▶ **OBJECTIVE**:
Reproduce the lines of the records below without any changes, leaving out the pictures.

▶ **Image and question records**:
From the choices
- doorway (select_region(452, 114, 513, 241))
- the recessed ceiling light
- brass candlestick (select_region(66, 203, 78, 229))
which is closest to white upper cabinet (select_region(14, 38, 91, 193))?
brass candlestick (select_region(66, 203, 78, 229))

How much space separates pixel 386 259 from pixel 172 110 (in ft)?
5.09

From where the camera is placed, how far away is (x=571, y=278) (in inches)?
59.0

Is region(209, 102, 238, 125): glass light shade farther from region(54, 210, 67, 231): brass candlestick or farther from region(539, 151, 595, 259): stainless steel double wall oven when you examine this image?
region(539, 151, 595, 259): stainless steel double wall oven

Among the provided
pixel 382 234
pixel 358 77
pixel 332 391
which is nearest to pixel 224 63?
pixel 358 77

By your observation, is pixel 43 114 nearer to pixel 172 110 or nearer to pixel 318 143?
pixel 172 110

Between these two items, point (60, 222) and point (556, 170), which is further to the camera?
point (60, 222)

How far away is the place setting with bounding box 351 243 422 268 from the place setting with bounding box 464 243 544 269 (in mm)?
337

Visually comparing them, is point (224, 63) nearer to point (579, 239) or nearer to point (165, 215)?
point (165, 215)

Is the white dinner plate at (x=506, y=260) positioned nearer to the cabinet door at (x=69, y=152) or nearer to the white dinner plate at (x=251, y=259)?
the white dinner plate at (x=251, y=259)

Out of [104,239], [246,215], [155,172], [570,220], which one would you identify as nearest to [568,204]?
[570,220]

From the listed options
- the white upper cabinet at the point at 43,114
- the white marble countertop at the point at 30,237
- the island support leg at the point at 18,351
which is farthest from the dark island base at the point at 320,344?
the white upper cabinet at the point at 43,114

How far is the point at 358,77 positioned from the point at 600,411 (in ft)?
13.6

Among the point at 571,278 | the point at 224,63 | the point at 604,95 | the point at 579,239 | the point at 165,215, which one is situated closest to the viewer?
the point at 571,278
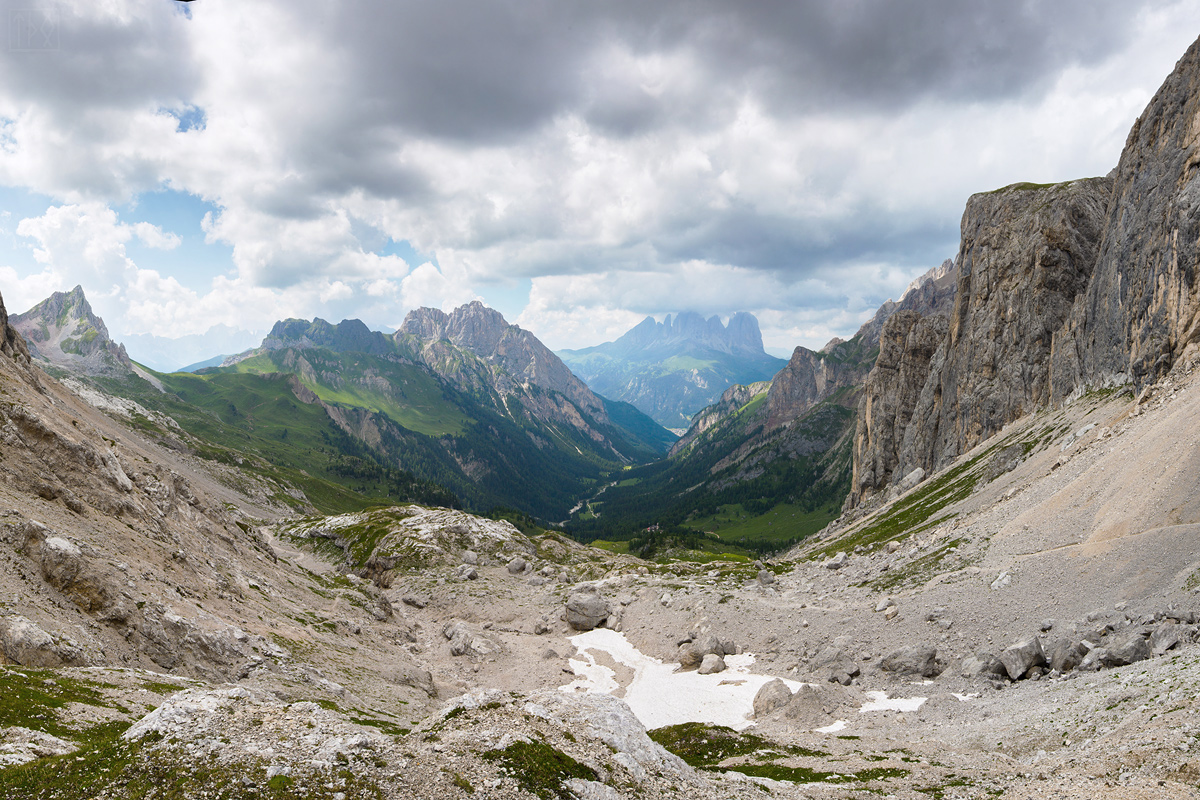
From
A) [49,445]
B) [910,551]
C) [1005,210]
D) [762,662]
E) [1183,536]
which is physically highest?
[1005,210]

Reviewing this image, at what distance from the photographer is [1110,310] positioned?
3280 inches

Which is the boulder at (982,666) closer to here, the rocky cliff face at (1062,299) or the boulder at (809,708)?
the boulder at (809,708)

▶ **TASK OUTPUT**:
From the choices
- doorway (select_region(452, 114, 513, 241))
- the recessed ceiling light
- brass candlestick (select_region(66, 203, 78, 229))
which is closest to white upper cabinet (select_region(14, 38, 91, 193))?
brass candlestick (select_region(66, 203, 78, 229))

How much space separates pixel 386 259 from pixel 172 110 (in ft)?
5.09

From where the camera is placed, how far away is (x=571, y=278) (in inches)?
59.0

Is region(209, 102, 238, 125): glass light shade farther from region(54, 210, 67, 231): brass candlestick or farther from region(539, 151, 595, 259): stainless steel double wall oven when you examine this image?
region(539, 151, 595, 259): stainless steel double wall oven

Among the provided
pixel 382 234
pixel 358 77
pixel 332 391
which is nearest to pixel 224 63?
pixel 358 77

By your observation, is pixel 43 114 nearer to pixel 172 110 or nearer to pixel 318 143?
pixel 172 110

Between these two items, point (60, 222) and point (556, 170), which is further to the camera?
point (60, 222)

How far away is the place setting with bounding box 351 243 422 268 from the place setting with bounding box 464 243 544 269 (in mm)?
337

Visually comparing them, is point (224, 63) nearer to point (579, 239) or nearer to point (165, 215)?
point (165, 215)

Is the white dinner plate at (x=506, y=260) positioned nearer to the cabinet door at (x=69, y=152) or nearer to the white dinner plate at (x=251, y=259)?
the white dinner plate at (x=251, y=259)

Out of [104,239], [246,215], [155,172], [570,220], which one would you identify as nearest to [568,204]?
[570,220]

From the listed options
- the white upper cabinet at the point at 43,114
- the white marble countertop at the point at 30,237
- the island support leg at the point at 18,351
which is farthest from the dark island base at the point at 320,344?
the white upper cabinet at the point at 43,114

How far is the point at 358,77 positioned from the point at 600,411 (in ft)?
13.6

Among the point at 571,278 | the point at 224,63 | the point at 604,95 | the point at 579,239 | the point at 165,215, which one is situated closest to the viewer?
the point at 571,278
From
A) [49,445]
B) [910,551]
C) [1005,210]
D) [762,662]
E) [1183,536]
which is physically highest?
[1005,210]

Reviewing this image, at what distance from the photographer is [1110,310] positioned?
3280 inches

Which is the boulder at (982,666) closer to here, the rocky cliff face at (1062,299) or the boulder at (809,708)?
the boulder at (809,708)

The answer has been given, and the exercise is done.